You must be eligible to have your record expunged before the court will consider your petition. Folks who were arrested for offenses but never convicted are eligible once the cases against them are completely dismissed.
Those who've been convicted of crimes usually face a longer process. First, you'll have to have completed any jail or prison time the court has orders. Second, all probation terms must be met. Finally, you must complete payment of all restitution and fines, including any penalties and arrearages.
As with anything in the legal system, you can expect to file a formal petition in writing. You must send the petition to the state jurisdiction where you were convicted. Also, there will be a nonrefundable filing fee.
It's a good idea to have a criminal record expungement attorney assist you with filling out the paperwork. A lawyer may also be helpful if the court sends you any requests or questions. This helps the judge to clarify what your situation is in case there are concerns about your conduct since these items showed up on your record.
3. Limits on Expungement
Not all convictions are eligible for expungement.
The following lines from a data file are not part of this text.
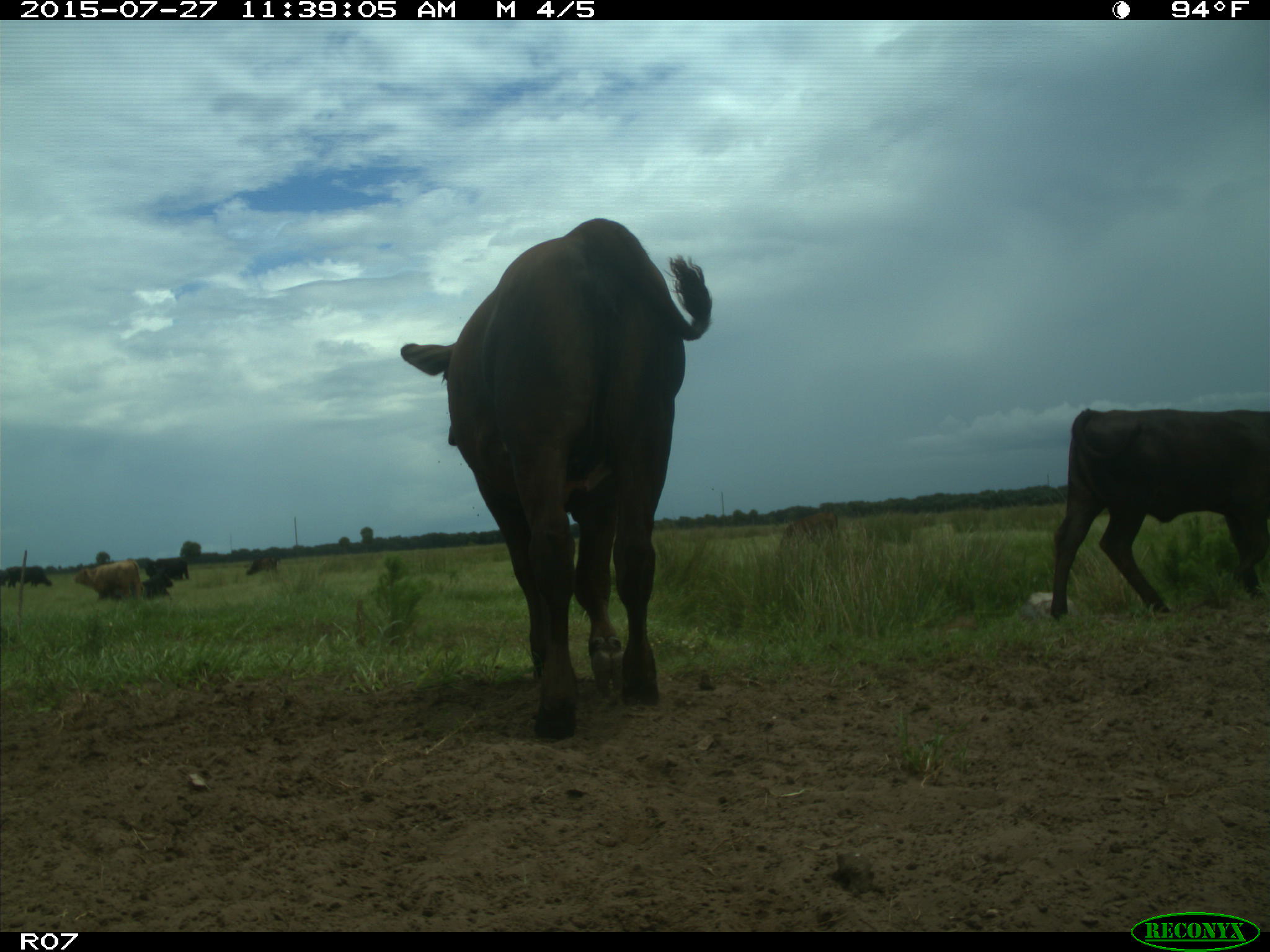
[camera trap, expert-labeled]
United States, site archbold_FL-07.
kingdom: Animalia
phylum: Chordata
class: Mammalia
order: Artiodactyla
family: Bovidae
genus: Bos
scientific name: Bos taurus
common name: domestic cow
Bos taurus (domestic cow).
Generally, any offense that someone would want to know about years down the road isn't eligible. This means things like child endangerment or abuse, elder abuse, sexual assaults, arsons, and terrorism. Similarly, most convictions for crimes that result in deaths or serious disfigurements of victims are not eligible.
Ultimately, an expungement doesn't make the criminal record go away. Instead, the judge will place it under seal. The police can still ask the court to look under the seal if they believe there is relevant information there to current offenses. The seal only stops people outside the legal system, such as potential employers or landlords doing background checks, from looking.
The only exception is if the court awards you a certificate of actual innocence. This is a document that affirms you are innocent of all of the allegations.